第62話 午前中の成果



 魔物がいっぱいいる森の中で、安全な場所を探すのは難しい。


 人が隠れられるような洞窟とか木の洞とか、都合のいい所はまずないし、大きな樹に背後だけでも守って貰うか、見通しのきく少し開けた場所を探すくらいしか思いつかない。


 今までは、私がエルフで木登りが得意だから、易々と魔物が登って来れないような高木の上でいつも休んでいたけど、今回はリノもいるし先程怖い思いをしたばかりだしで、どうするか相談してみた。


 すると、よく分からないので今まで通りの方法で良いと言ってくれたので、彼女でも安心して登れそうな高さの木を探すことにした。


『索敵』しつつ、周囲を見回しながら歩いていると、次の採取場所に向かう道筋にちょうどいい木があり、これなら大丈夫、登れるというので、お昼はその木の上で休憩することに決めた。




 町を出てくる前に、屋台で仕入れた昼食を食べる。


 串焼き肉とパンの実、それにちょっとだけウルルの実を添えた、一人で食べてた時と変わらない、いつも通りの食事。
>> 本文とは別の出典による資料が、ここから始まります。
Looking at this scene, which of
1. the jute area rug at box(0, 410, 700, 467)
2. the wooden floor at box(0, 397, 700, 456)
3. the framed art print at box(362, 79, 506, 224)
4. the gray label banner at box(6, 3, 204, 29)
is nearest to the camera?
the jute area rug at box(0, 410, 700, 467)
 なのに、二人で一緒に食べたほうがずっと美味しいと感じる。何かいいなぁ、こういう時間。



 ほんわかした空気に和んでいると、リノが話しかけてきた。


「午前中の成果、どう思います? 結構、色々と討伐も採取も出来ましたよね?」


 まずは討伐だけど、戦闘は全部で五回あって、ホーンラビットが二体、ポイズンラットが九体、スモール・ワームが三十七体となってる。
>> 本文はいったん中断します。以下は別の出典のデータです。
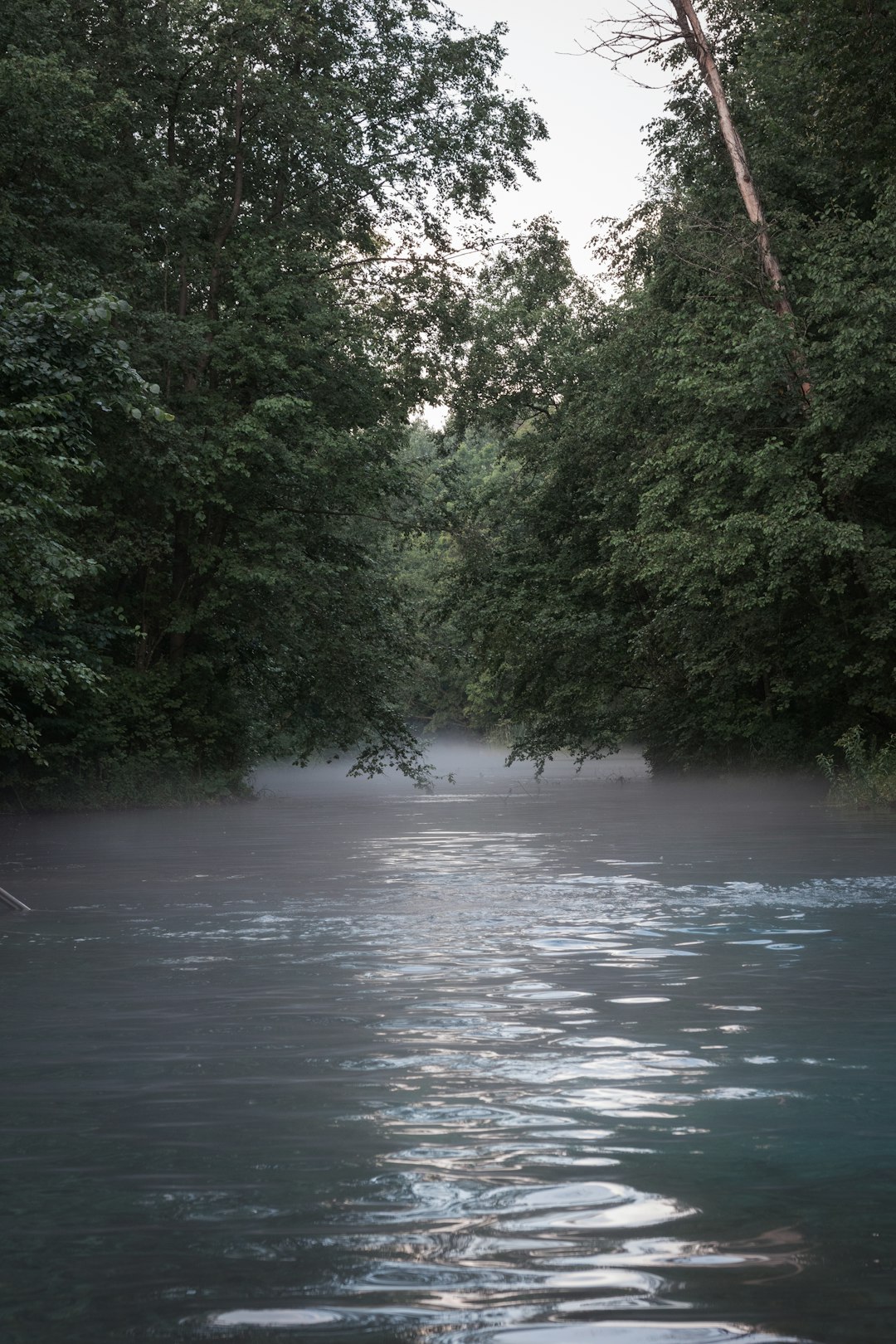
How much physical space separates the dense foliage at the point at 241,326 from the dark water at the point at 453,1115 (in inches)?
592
 十級の冒険者同士が組んだパーティーとしては、まずまずの初成果だと思う。少なくとも、私一人で活動していたときより多い結果になっているし。


「そうだね。討伐だと特に、ホーンラビットを二体倒せたのがよかったと思う。大きな個体だったからいい値段で売れるだろうし。そのまま丸ごと買取にだすっていうことでいいよね?」


「うううぅっ……はいぃ。お金、いっぱい要りますもんね。籠手だけでも早目に買わないと戦闘中危険ですし。分かってはいるんですけど……でも初討伐のやつ、食べてみたかったなぁ。ホーンラビットのお肉、ジューシーで旨味があっていっくらでも食べれるくらい美味しいんですよねぇ、じゅるりっ」


 ――そういえば、初めて会った時に渡したお肉も、スライム講習会後の串焼肉も、さっき食べたのも、同じ屋台のホーンラビットの肉だったし、確かにいっくらでも食べれてるね。好物なのかな? いやでも、それ以外のもたくさん食べてるから参考にならないか。
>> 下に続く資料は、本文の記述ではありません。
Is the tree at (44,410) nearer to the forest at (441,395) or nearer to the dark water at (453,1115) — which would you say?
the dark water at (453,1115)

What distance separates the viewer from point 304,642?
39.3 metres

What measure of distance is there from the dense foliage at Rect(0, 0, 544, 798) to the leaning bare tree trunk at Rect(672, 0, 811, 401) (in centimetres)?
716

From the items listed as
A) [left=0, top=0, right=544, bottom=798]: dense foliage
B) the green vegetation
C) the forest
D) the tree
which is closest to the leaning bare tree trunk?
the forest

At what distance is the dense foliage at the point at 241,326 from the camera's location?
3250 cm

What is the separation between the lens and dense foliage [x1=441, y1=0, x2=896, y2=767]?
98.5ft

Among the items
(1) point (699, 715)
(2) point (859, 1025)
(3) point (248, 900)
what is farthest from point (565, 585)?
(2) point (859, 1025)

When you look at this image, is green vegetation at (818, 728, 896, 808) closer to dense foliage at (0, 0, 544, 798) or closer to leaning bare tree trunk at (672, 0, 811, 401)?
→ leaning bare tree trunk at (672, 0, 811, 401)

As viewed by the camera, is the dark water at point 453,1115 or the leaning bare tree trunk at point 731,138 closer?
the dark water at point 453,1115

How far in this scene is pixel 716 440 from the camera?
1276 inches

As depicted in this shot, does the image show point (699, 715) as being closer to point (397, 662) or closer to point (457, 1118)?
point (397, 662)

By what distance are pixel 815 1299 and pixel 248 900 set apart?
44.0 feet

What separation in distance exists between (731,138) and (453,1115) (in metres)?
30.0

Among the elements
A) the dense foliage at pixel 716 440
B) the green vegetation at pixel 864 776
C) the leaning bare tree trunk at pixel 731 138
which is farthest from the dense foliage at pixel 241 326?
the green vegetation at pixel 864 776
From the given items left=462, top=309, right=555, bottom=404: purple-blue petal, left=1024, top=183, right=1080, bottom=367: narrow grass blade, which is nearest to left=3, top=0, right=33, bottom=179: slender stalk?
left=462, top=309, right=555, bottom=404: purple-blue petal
「そりゃ私も残念だけど、二人ともお金も装備もないから仕方ないよ。数日間一緒に頑張れば今度こそ食べれる……かもしれない、から!」


「あうぅっ、お金がないって、辛いですね。 目の前にこんなに美味しそうなのがあるのに……じゅるりっ。これは売り物で、食べちゃダメなやつなんですもんねぇ……」


「う、うん。でもほら、ウォークバードがあるからっ。これなら自分たちで食べてもいいからさ。前にリノに渡したのと同じやつだよ。結構美味しいお肉だったでしょ?」


「うおおっ、あの時のお肉がそうなんですか! このウォークバード、村では見たことない種類ですけど、確かにとってもいいお味ですぐに全部食べきっちゃったんですよね。 ホーンラビットよりは少し固かったですけど、噛めば噛むほど旨味がジュワーっと出てきて! もう一度食べれるの、楽しみです!」


 よしよし、いい感じにこっちへ興味が移ったみたいだね、よかった。



 ――しっかり別の、買取価格が安いお肉を確保しておいて。



 リノがウルルの実を採っている間、樹の下に近寄って来ていたウォークバードがいたので、一匹だけ狩っておいたんだよね……彼女の胃袋事情を考えると絶対必要になると思って。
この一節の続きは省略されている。